→ **Tarefas a realizar**:
1. Reescreva como uma lista mais curta o parágrafo do texto sobre o poder que começa por «O poder é agora imanente à vida», mantendo os factos principais.
2. Prossiga o texto sobre o poder e as infraestruturas a partir da sua última frase.

→ **Documento de origem**:
-- -- --

Nunca se viu moeda que não estivesse apoiada numa ordem política que a pudesse
garantir. É também por isso que as divisas dos diferentes países apresentam
tradicionalmente a figura pessoal dos imperadores, dos grandes homens de
Estado, dos pais fundadores ou as alegorias em carne e osso da nação. Ora qual
é a figura impressa nas notas de euro? Não são figuras humanas, não são
insígnias de uma soberania pessoal, mas antes pontes, aquedutos, arcos –
arquiteturas impessoais cujo centro é o vazio. Cada europeu anda com um
exemplar impresso no bolso da verdade sobre a natureza presente do poder. Ela
formula-se desta forma: o poder reside
hoje nas infraestruturas deste mundo. O poder contemporâneo é de natureza
arquitetónica e impessoal, e não representativa e pessoal. O poder tradicional
era de natureza representativa: o papa era a representação de Cristo na Terra,
o rei de Deus, o presidente do Povo, o secretário-geral do Partido, do
Proletariado. Toda esta política pessoal morreu, e é por isso que os poucos
tribunos que sobrevivem à face do globo divertem mais do que governam. O
pessoal político é efetivamente composto por palhaços de maior ou menor
talento: daí o sucesso fulminante do miserável Beppe Grillo em Itália ou do
sinistro Dieudonné em França. Tudo somado, eles ao menos sabem divertir: é de facto a sua profissão. Do
mesmo modo, criticar os políticos por “não nos representarem” não faz mais do
que alimentar uma nostalgia, além de forçar uma porta já aberta. Os políticos
não estão lá para isso, eles estão lá para nos distraírem, uma vez que o poder
está noutro lado. E é esta intuição justa que se torna loucura em todos os
conspiracionismos contemporâneos. O poder está noutro lado, bem fora das
instituições, mas no entanto não está escondido. Ou se o está, é como a Carta roubada de Poe. Ninguém o vê
porque toda a gente o tem, a toda a hora, à frente dos olhos – na forma de uma
linha de alta tensão, de uma autoestrada, de um sinal de rotunda, de um
supermercado ou de um programa informático. E se está escondido é como uma
rede de esgotos, um cabo submarino, fibra ótica que corre ao longo de uma linha
de comboio ou um data center no meio
da floresta. O poder é a própria organização deste mundo, este mundo preparado,
configurado, designado. Aí está o segredo, de
que não há segredo nenhum.
O
poder é agora imanente à vida, tal como a vida é agora organizada
tecnologicamente e mercantilmente. Ele tem a aparência neutra dos equipamentos
ou da página branca do Google. Determina a disposição do espaço, governa os meios
e os ambientes, administra as coisas, gere os acessos – governa os homens. O
poder contemporâneo tornou-se no herdeiro, por um lado, da velha ciência
policial, que consiste em zelar “pelo bem-estar e pela segurança dos cidadãos”
e, por outro, da ciência logística dos militares, a “arte de movimentar
exércitos” que se transformou na arte que assegura a continuidade das redes de
comunicação, na a mobilidade estratégica. Com a nossa conceção de linguística
da coisa pública, da política, continuámos os debates enquanto as verdadeiras
decisões eram executadas à nossa vista.

-- -- --

→ **Dados registados**:
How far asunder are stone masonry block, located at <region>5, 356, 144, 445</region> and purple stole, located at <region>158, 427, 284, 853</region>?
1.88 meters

-- -- --

→ **Respostas esperadas**:
1.
- O poder é hoje imanente à vida, tal como esta é organizada de forma tecnológica e mercantil.
- Tem a aparência neutra dos equipamentos ou da página branca do Google.
- Determina a disposição do espaço, governa os meios e os ambientes, administra as coisas, gere os acessos e governa os homens.
- É herdeiro da velha ciência policial, que zela «pelo bem-estar e pela segurança dos cidadãos».
- É também herdeiro da ciência logística dos militares, a «arte de movimentar exércitos», que passou a assegurar a continuidade das redes de comunicação.
- Presos a uma conceção linguística da política, continuámos os debates enquanto as verdadeiras decisões eram executadas à nossa vista.

2.
É em estruturas de aço que se escrevem as leis contemporâneas e não com
palavras. Toda a indignação dos cidadãos não poderá senão esbarrar a sua face
boquiaberta contra o betão armado deste mundo. O grande mérito da luta contra o
TAV em Itália é ter mostrado, com tanta clareza, tudo o que se joga de político
num simples estaleiro de obras públicas. É, por simetria, o que nenhum político
poderá admitir. Como esse Bersani que um dia respondeu aos No TAV: “No fim de
contas, é só uma linha de comboio e não um bombardeiro.” “Um estaleiro vale um
batalhão”, avaliava todavia o marechal Lyautey, que não dispunha de nada
semelhante para “pacificar” as colónias. Se por todo o lado no mundo, da Roménia
ao Brasil, se multiplicam as lutas contra os grandes projetos de equipamentos é
porque essa intuição está ela própria em vias de se impor.
Quem
quiser empreender o que quer que seja contra o mundo existente tem que partir
daí: a verdadeira estrutura do poder é a organização material, tecnológica,
física deste mundo. O governo já não está
no governo. O “vazio de poder” que durou mais de um ano na Bélgica atesta-o
de forma inequívoca: o país pôde prescindir de governo, de representantes
eleitos, de parlamento, de debate político, de jogo eleitoral sem que nada do
seu funcionamento normal fosse afetado. De igual modo, a Itália caminha desde
há anos a esta parte de “governo técnico” em “governo técnico” e ninguém se
comove por esta expressão remontar ao Manifesto-programa do Partido político
futurista de 1918, onde incubariam os primeiros fascistas.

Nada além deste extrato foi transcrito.